Dataset entries
[Start of section]

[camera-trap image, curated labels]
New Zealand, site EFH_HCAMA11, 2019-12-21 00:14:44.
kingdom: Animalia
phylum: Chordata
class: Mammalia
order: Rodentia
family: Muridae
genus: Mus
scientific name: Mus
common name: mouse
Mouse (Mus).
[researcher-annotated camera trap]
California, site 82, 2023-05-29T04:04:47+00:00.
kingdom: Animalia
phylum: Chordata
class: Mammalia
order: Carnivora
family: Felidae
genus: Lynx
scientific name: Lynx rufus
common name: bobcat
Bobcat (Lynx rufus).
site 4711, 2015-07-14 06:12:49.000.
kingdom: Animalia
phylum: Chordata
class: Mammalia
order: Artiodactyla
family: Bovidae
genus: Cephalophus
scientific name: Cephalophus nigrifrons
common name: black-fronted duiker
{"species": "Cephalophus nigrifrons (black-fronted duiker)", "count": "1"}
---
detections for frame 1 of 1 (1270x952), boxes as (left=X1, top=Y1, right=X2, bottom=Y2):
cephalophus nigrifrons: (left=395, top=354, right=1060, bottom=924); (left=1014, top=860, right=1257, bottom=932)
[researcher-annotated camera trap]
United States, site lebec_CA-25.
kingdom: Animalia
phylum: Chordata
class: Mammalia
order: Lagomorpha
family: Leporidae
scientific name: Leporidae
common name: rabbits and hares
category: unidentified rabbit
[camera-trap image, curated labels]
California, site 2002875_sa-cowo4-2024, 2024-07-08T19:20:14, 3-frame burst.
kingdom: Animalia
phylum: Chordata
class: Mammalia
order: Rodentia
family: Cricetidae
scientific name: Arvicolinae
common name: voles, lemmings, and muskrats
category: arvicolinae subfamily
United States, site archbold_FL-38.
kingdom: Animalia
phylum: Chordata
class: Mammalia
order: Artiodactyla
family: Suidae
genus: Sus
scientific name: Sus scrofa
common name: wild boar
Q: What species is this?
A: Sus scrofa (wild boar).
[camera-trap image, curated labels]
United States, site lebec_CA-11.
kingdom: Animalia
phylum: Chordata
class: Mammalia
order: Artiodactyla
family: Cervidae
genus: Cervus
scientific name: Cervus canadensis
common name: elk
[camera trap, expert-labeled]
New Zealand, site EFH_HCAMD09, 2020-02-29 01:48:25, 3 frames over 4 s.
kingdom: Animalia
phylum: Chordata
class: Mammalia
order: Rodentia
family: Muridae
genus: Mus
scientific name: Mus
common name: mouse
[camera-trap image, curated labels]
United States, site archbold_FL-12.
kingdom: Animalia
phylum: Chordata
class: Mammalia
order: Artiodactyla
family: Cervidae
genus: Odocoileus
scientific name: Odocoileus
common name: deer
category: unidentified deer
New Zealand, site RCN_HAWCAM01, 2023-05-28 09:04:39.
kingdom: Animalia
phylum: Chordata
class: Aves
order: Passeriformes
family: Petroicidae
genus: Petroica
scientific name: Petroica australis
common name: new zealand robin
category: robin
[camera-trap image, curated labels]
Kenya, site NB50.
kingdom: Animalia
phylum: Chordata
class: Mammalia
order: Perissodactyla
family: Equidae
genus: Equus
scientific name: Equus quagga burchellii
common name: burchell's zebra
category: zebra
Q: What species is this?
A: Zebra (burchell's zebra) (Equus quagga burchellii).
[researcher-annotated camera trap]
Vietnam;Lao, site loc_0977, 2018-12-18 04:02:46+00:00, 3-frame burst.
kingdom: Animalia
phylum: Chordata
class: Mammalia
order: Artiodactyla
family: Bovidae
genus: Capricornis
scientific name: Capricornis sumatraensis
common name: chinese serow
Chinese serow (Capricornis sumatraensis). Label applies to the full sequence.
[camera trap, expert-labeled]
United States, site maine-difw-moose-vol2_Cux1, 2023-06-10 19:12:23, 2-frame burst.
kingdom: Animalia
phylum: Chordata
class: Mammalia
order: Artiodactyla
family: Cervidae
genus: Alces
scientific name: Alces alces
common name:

[End of section]

> [Goal of the exercise]: Search each line of the entries for the string "category", then say how many lines have it. Reply with the number only.

> [Result of this task]: 5